3. Response Structuring
Beyond keeping responses minimal and relevant, you can go further still. Anthropic introduced the concept of using XML tags to structure prompts and responses. XML is uniquely suited over JSON for AI responses as you can actually contextualise the values.
response.WriteString("<instructions>\n")
response.WriteString("Your goal is to help the user resolve their rules question or understand game mechanics.\n")
response.WriteString("IMPORTANT: First verify the game found matches what the user is asking about. If it seems wrong, mention it.\n")
response.WriteString("1. Identify threads that directly address the user's specific rules query based on their titles\n")
response.WriteString("2. Look for threads with high reply counts (indicating thorough discussions) or official-sounding titles\n")
response.WriteString("3. Present the 1-4 most relevant threads with brief descriptions of what the titles suggest they discuss\n")
response.WriteString("4. For the most promising thread(s), proactively use bgg-thread-details to fetch the actual content\n")
response.WriteString("5. After reading the thread content, provide a clear answer to the user's rules question\n")
response.WriteString("Remember: You're seeing thread titles only. Use bgg-thread-details to get actual answers.\n")
response.WriteString("</instructions>\n\n")
Consider the snippet from the BGG Rules tool above.

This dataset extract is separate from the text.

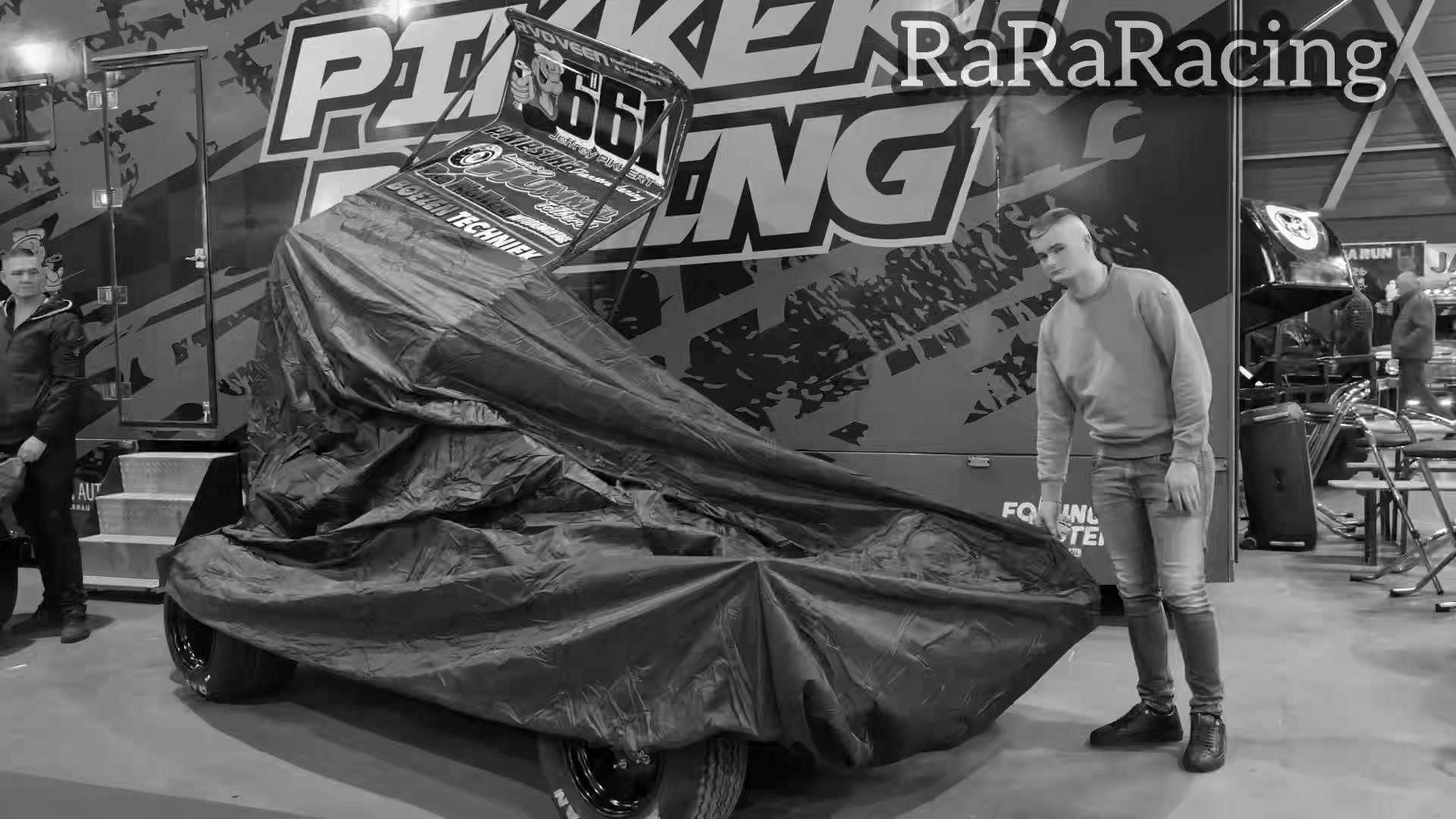 De onthulling van de nieuwe 661 van Jeffrey Pikkert tijdens Racing Expo ...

Rather than returning raw data as the MCP response, it transforms the data into a prompt that gives the AI context about what to do with the response and how to interpret it.

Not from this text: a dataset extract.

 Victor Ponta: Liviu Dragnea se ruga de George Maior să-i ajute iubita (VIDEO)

This isn't just useful for enhancing subsequent AI responses; it can also chain requests by instructing the AI to invoke other tools.

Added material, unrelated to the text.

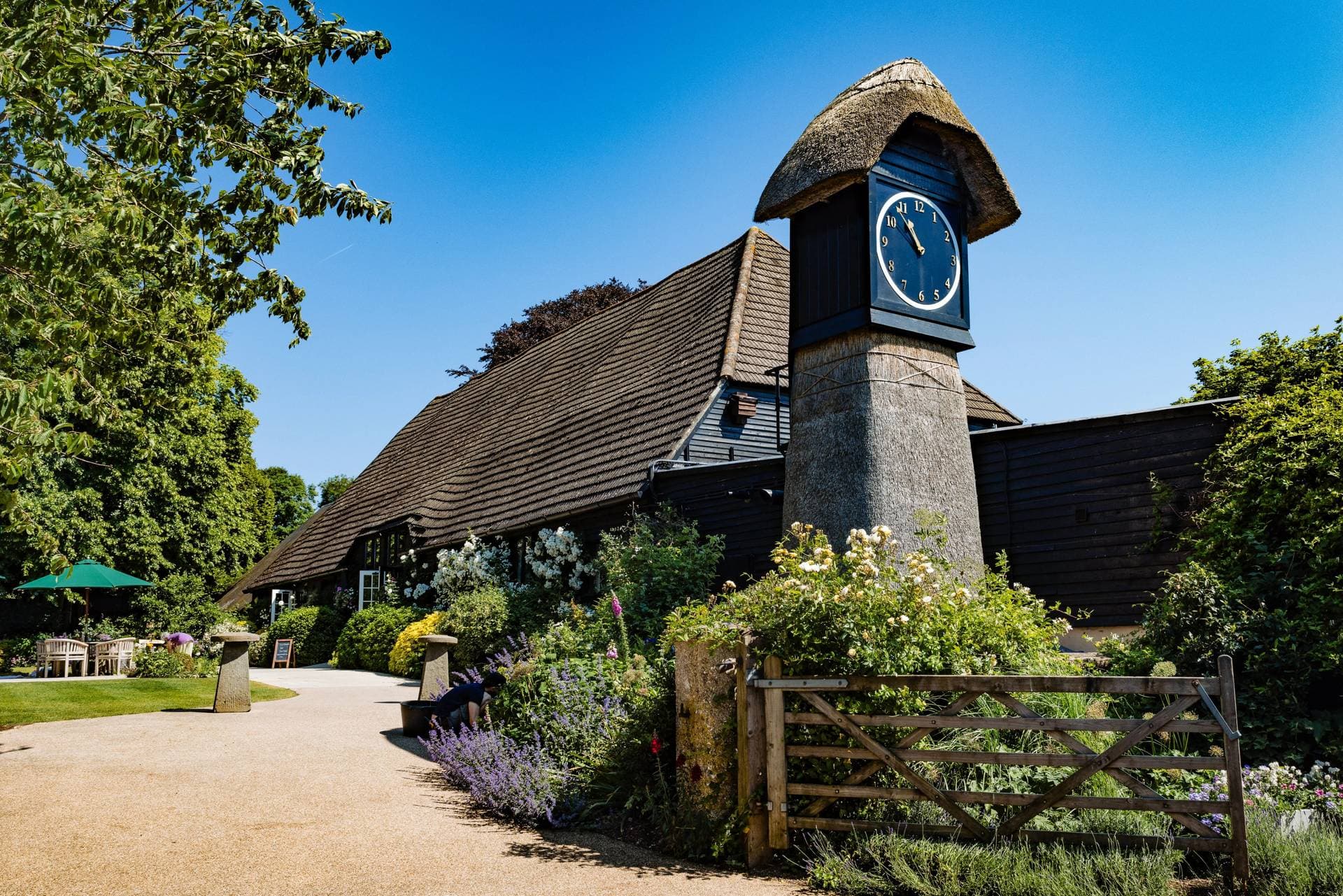 Clock Barn 1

4. Error Handling for AI Consumption
Here's something often overlooked: errors are responses like any other in the MCP context. When your underlying API fails, don't just pass through a generic "500 Internal Server Error". The AI needs to understand what happened to inform the user properly.
Instead of:
{"error": "Connection timeout"}
Return:
<error>
<type>temporary_failure</type>
<message>The game database is currently unavailable</message>
<suggestion>This is usually resolved within a few minutes. You could try searching by game name instead, or I can retry in a moment.</suggestion>
</error>
The AI can now give the user meaningful options rather than just reporting a cryptic failure. Remember, you're designing for AI consumption, not debugging.
5. Sampling, Roots & Elicitation
Three recent additions to the MCP protocol that aren't yet widely implemented are sampling, roots, and elicitation.
Sampling is essentially a way for the MCP to pass something back to the AI for processing before continuing with its tool call and the final response. This is brilliant because traditionally, if an MCP tool needed AI capabilities as part of its response, it would need its own API key to make external calls. Now, the MCP server can directly offload that processing to the existing AI client without any external dependencies.
Roots are more straightforward but equally important - they define the AI's "working directories". This means AI clients can trust that an MCP server won't accidentally delete their entire filesystem.
Lastly, Elicitation allows servers to request structured user input during execution. Consider a deployment tool that discovers multiple staging environments — rather than guessing or erroring out, it can request clarification: "Which environment: production or staging?". The protocol even distinguishes between different user responses: accepting with data, explicitly declining, or simply cancelling.
These additions increasingly distinguish proper tools that enable fully agentic workflows from mere wrappers, and show the protocol maturing beyond basic tool calling into a framework for genuine human-AI collaboration.
Looking Ahead
As you can see, MCP is a rich ecosystem. With the release of the official registry and increased OAuth support, it's clear the ecosystem is rapidly maturing. However, the MCP servers that prove valuable to people's workflows won't be rushed API wrappers — they'll be those that enable users to extract real value from their connected tools.